====== Provided passage ======

Italian theorist and activist

Tiziana Terranova (Trapani-Sicily, 1967) is an Italian theorist and activist whose work focuses on the effects of information technology on society through concepts such as digital labor and commons. Terranova has published the monograph Network Culture. Politics for the Information Age, as well as a more extensive number of essays and speeches, and appeared as a keynote speaker in several conferences. She lectures on the digital media cultures and politics in the Department of Human and Social Sciences, at the University of Naples, 'L'Orientale'.

====== Information provided ======

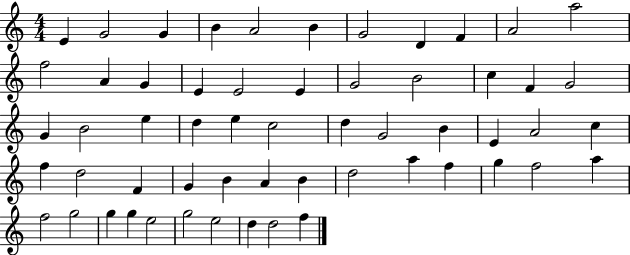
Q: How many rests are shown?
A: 0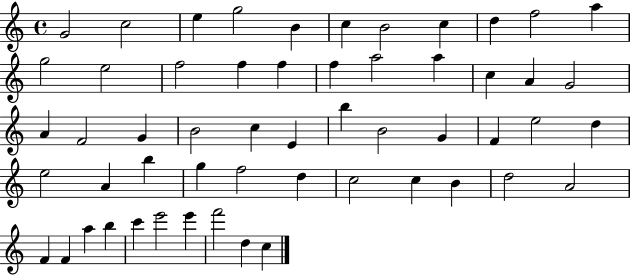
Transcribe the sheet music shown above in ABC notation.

X:1
T:Untitled
M:4/4
L:1/4
K:C
G2 c2 e g2 B c B2 c d f2 a g2 e2 f2 f f f a2 a c A G2 A F2 G B2 c E b B2 G F e2 d e2 A b g f2 d c2 c B d2 A2 F F a b c' e'2 e' f'2 d c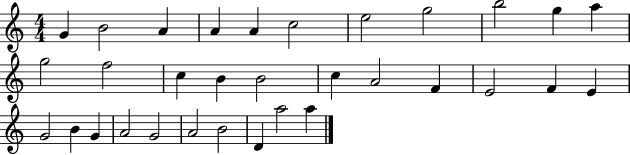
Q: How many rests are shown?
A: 0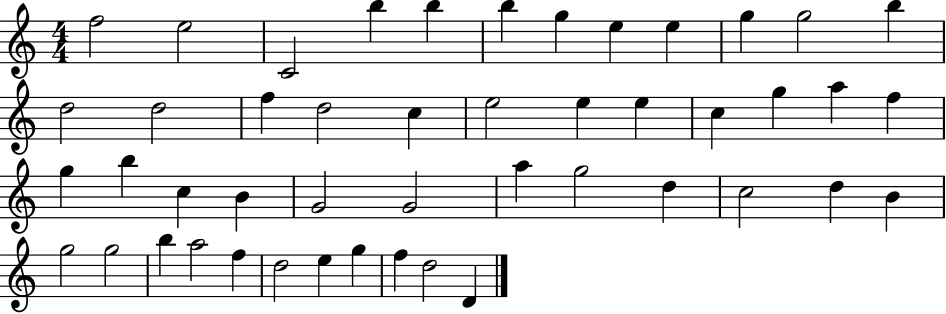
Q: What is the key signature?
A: C major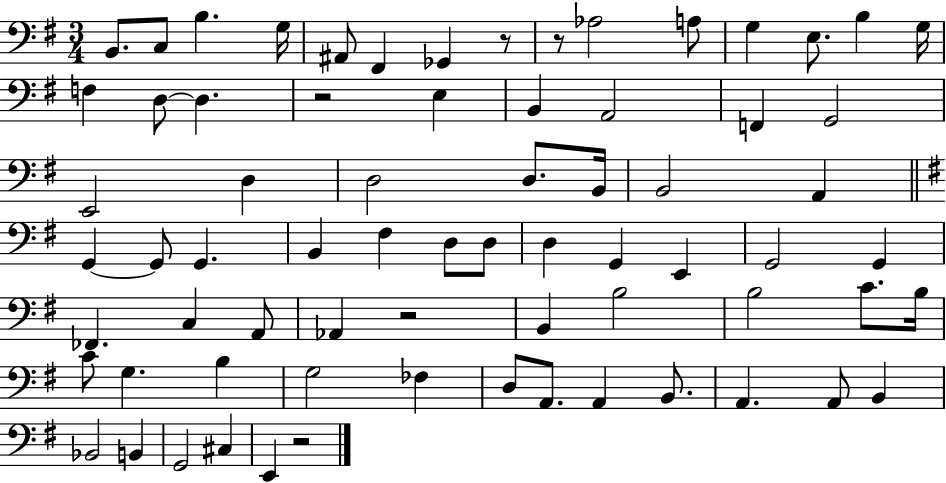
{
  \clef bass
  \numericTimeSignature
  \time 3/4
  \key g \major
  \repeat volta 2 { b,8. c8 b4. g16 | ais,8 fis,4 ges,4 r8 | r8 aes2 a8 | g4 e8. b4 g16 | \break f4 d8~~ d4. | r2 e4 | b,4 a,2 | f,4 g,2 | \break e,2 d4 | d2 d8. b,16 | b,2 a,4 | \bar "||" \break \key g \major g,4~~ g,8 g,4. | b,4 fis4 d8 d8 | d4 g,4 e,4 | g,2 g,4 | \break fes,4. c4 a,8 | aes,4 r2 | b,4 b2 | b2 c'8. b16 | \break c'8 g4. b4 | g2 fes4 | d8 a,8. a,4 b,8. | a,4. a,8 b,4 | \break bes,2 b,4 | g,2 cis4 | e,4 r2 | } \bar "|."
}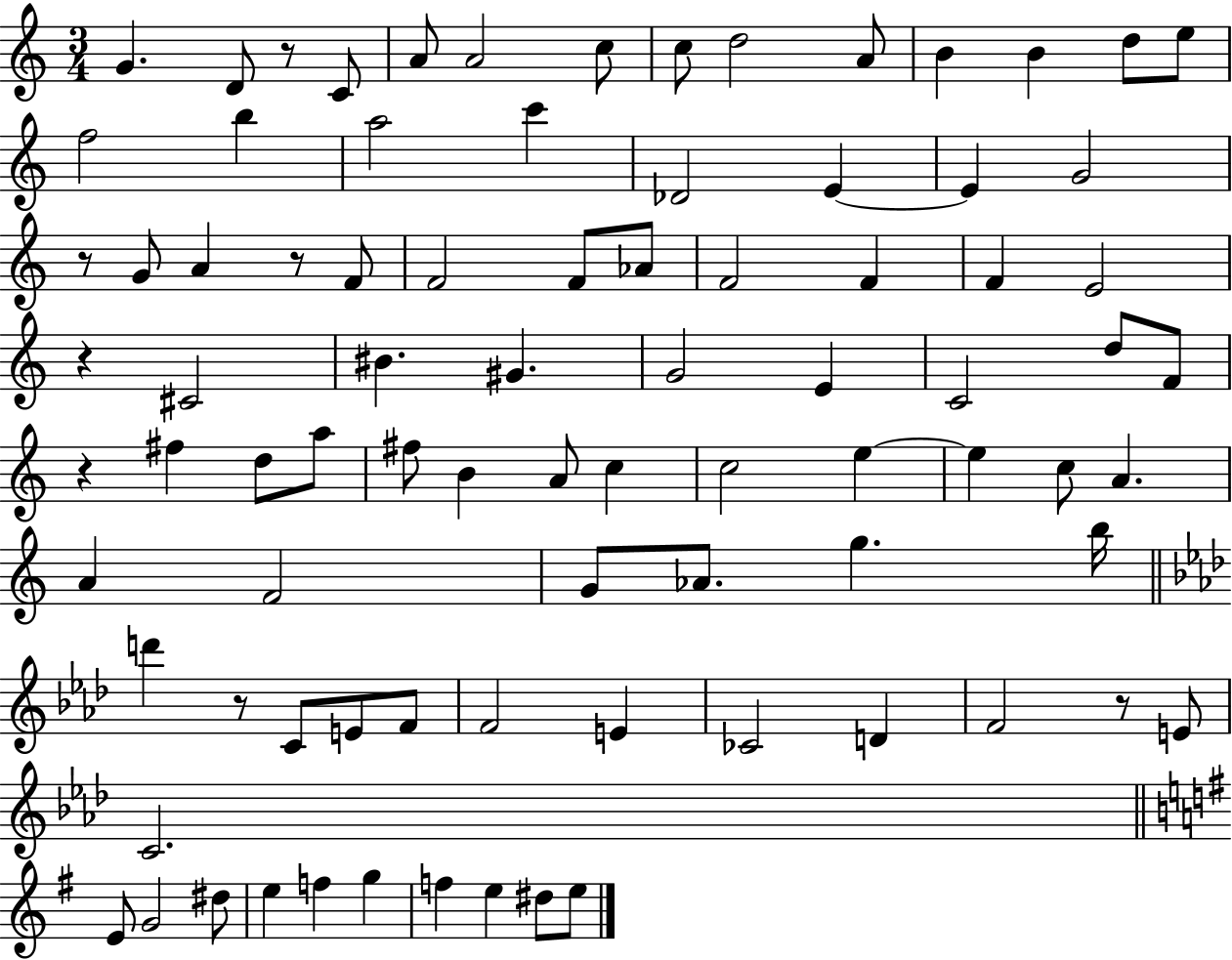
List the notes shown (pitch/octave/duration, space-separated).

G4/q. D4/e R/e C4/e A4/e A4/h C5/e C5/e D5/h A4/e B4/q B4/q D5/e E5/e F5/h B5/q A5/h C6/q Db4/h E4/q E4/q G4/h R/e G4/e A4/q R/e F4/e F4/h F4/e Ab4/e F4/h F4/q F4/q E4/h R/q C#4/h BIS4/q. G#4/q. G4/h E4/q C4/h D5/e F4/e R/q F#5/q D5/e A5/e F#5/e B4/q A4/e C5/q C5/h E5/q E5/q C5/e A4/q. A4/q F4/h G4/e Ab4/e. G5/q. B5/s D6/q R/e C4/e E4/e F4/e F4/h E4/q CES4/h D4/q F4/h R/e E4/e C4/h. E4/e G4/h D#5/e E5/q F5/q G5/q F5/q E5/q D#5/e E5/e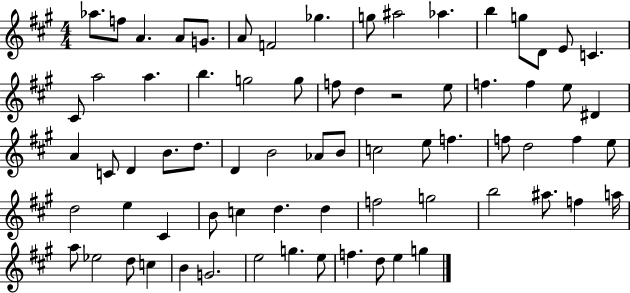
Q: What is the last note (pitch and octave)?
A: G5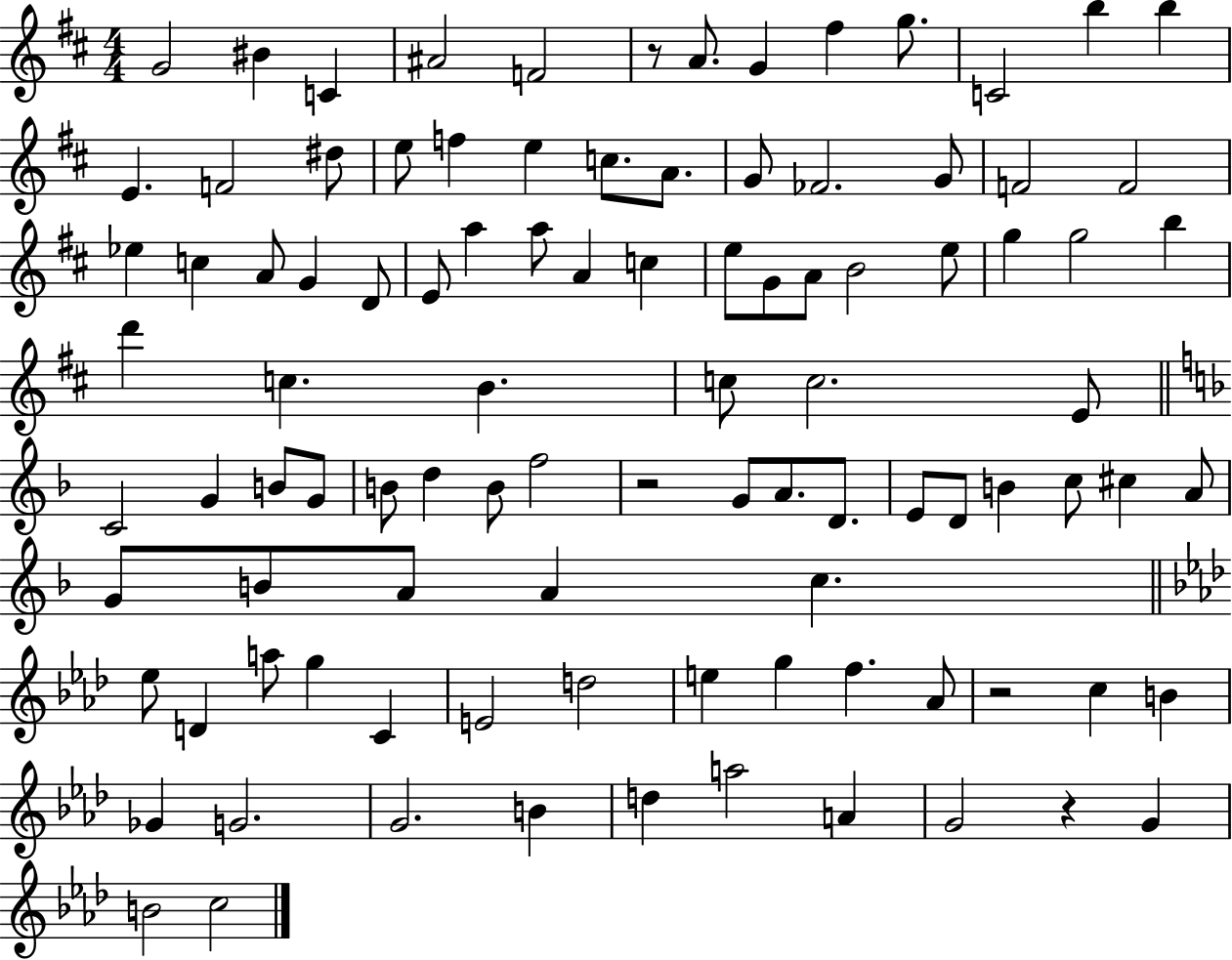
{
  \clef treble
  \numericTimeSignature
  \time 4/4
  \key d \major
  g'2 bis'4 c'4 | ais'2 f'2 | r8 a'8. g'4 fis''4 g''8. | c'2 b''4 b''4 | \break e'4. f'2 dis''8 | e''8 f''4 e''4 c''8. a'8. | g'8 fes'2. g'8 | f'2 f'2 | \break ees''4 c''4 a'8 g'4 d'8 | e'8 a''4 a''8 a'4 c''4 | e''8 g'8 a'8 b'2 e''8 | g''4 g''2 b''4 | \break d'''4 c''4. b'4. | c''8 c''2. e'8 | \bar "||" \break \key f \major c'2 g'4 b'8 g'8 | b'8 d''4 b'8 f''2 | r2 g'8 a'8. d'8. | e'8 d'8 b'4 c''8 cis''4 a'8 | \break g'8 b'8 a'8 a'4 c''4. | \bar "||" \break \key aes \major ees''8 d'4 a''8 g''4 c'4 | e'2 d''2 | e''4 g''4 f''4. aes'8 | r2 c''4 b'4 | \break ges'4 g'2. | g'2. b'4 | d''4 a''2 a'4 | g'2 r4 g'4 | \break b'2 c''2 | \bar "|."
}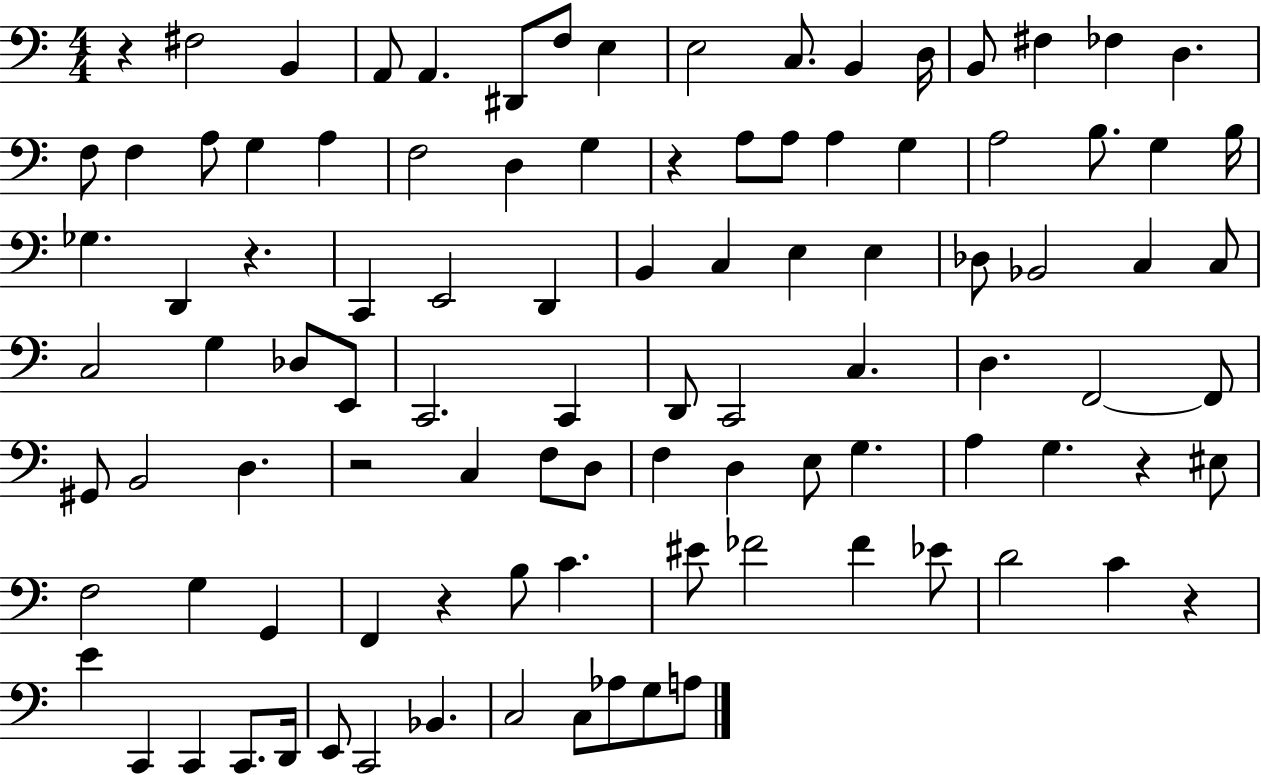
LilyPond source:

{
  \clef bass
  \numericTimeSignature
  \time 4/4
  \key c \major
  r4 fis2 b,4 | a,8 a,4. dis,8 f8 e4 | e2 c8. b,4 d16 | b,8 fis4 fes4 d4. | \break f8 f4 a8 g4 a4 | f2 d4 g4 | r4 a8 a8 a4 g4 | a2 b8. g4 b16 | \break ges4. d,4 r4. | c,4 e,2 d,4 | b,4 c4 e4 e4 | des8 bes,2 c4 c8 | \break c2 g4 des8 e,8 | c,2. c,4 | d,8 c,2 c4. | d4. f,2~~ f,8 | \break gis,8 b,2 d4. | r2 c4 f8 d8 | f4 d4 e8 g4. | a4 g4. r4 eis8 | \break f2 g4 g,4 | f,4 r4 b8 c'4. | eis'8 fes'2 fes'4 ees'8 | d'2 c'4 r4 | \break e'4 c,4 c,4 c,8. d,16 | e,8 c,2 bes,4. | c2 c8 aes8 g8 a8 | \bar "|."
}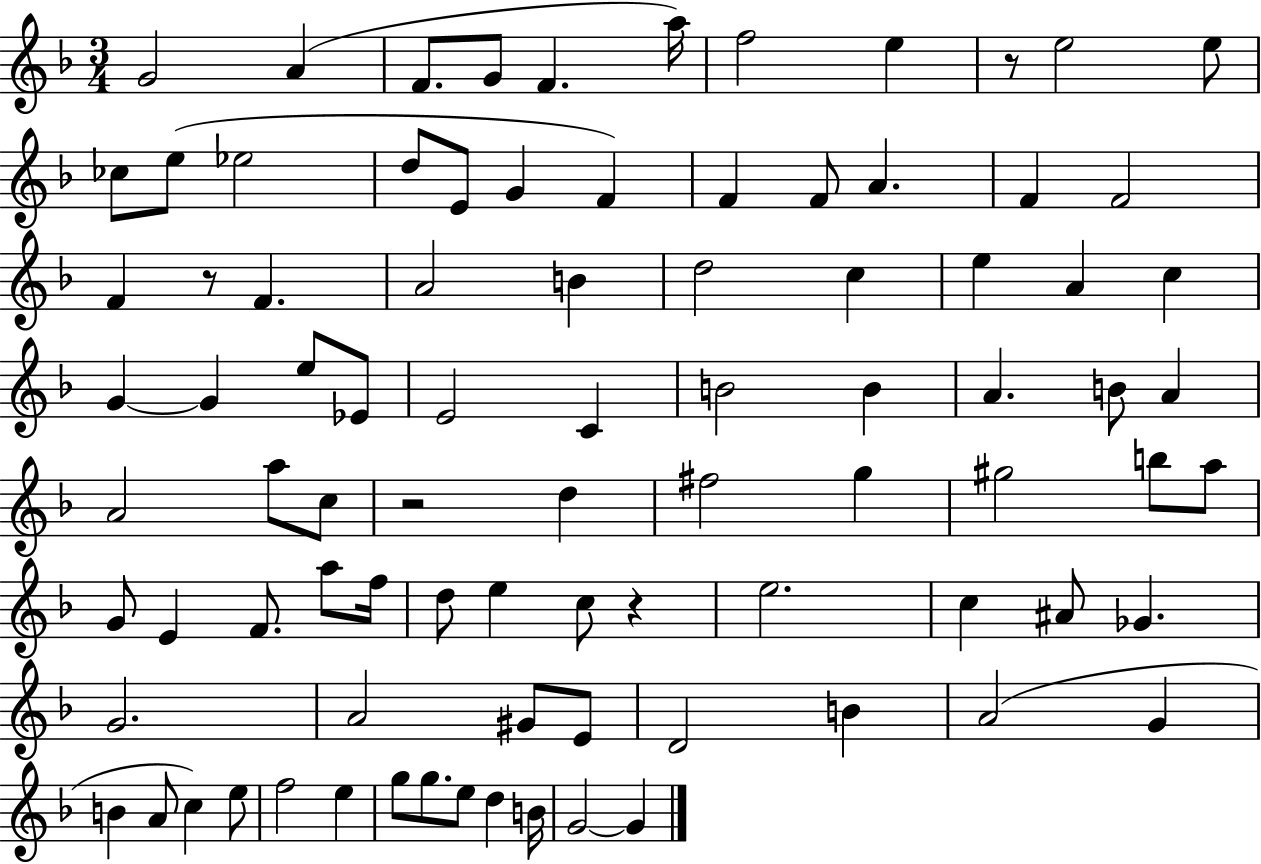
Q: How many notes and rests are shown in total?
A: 88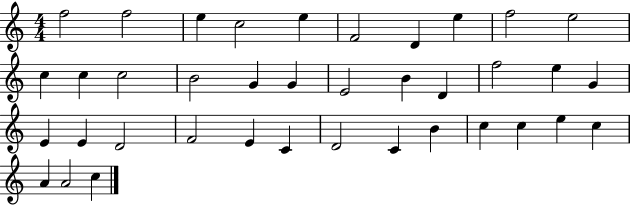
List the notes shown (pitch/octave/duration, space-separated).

F5/h F5/h E5/q C5/h E5/q F4/h D4/q E5/q F5/h E5/h C5/q C5/q C5/h B4/h G4/q G4/q E4/h B4/q D4/q F5/h E5/q G4/q E4/q E4/q D4/h F4/h E4/q C4/q D4/h C4/q B4/q C5/q C5/q E5/q C5/q A4/q A4/h C5/q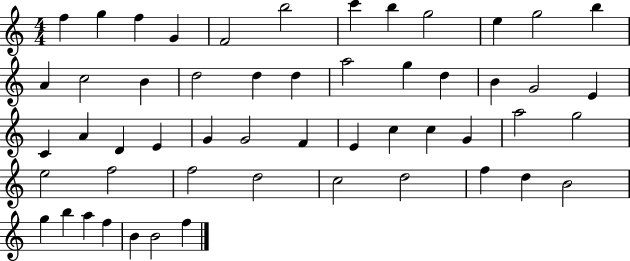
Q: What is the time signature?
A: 4/4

======

- [The request]:
Print the portion of the Tiziana Terranova passage from "Tiziana Terranova (Trapani-Sicily, 1967)" to "of Naples, 'L'Orientale'.".

- [Problem solution]:
Tiziana Terranova (Trapani-Sicily, 1967) is an Italian theorist and activist whose work focuses on the effects of information technology on society through concepts such as digital labor and commons. Terranova has published the monograph Network Culture. Politics for the Information Age, as well as a more extensive number of essays and speeches, and appeared as a keynote speaker in several conferences. She lectures on the digital media cultures and politics in the Department of Human and Social Sciences, at the University of Naples, 'L'Orientale'.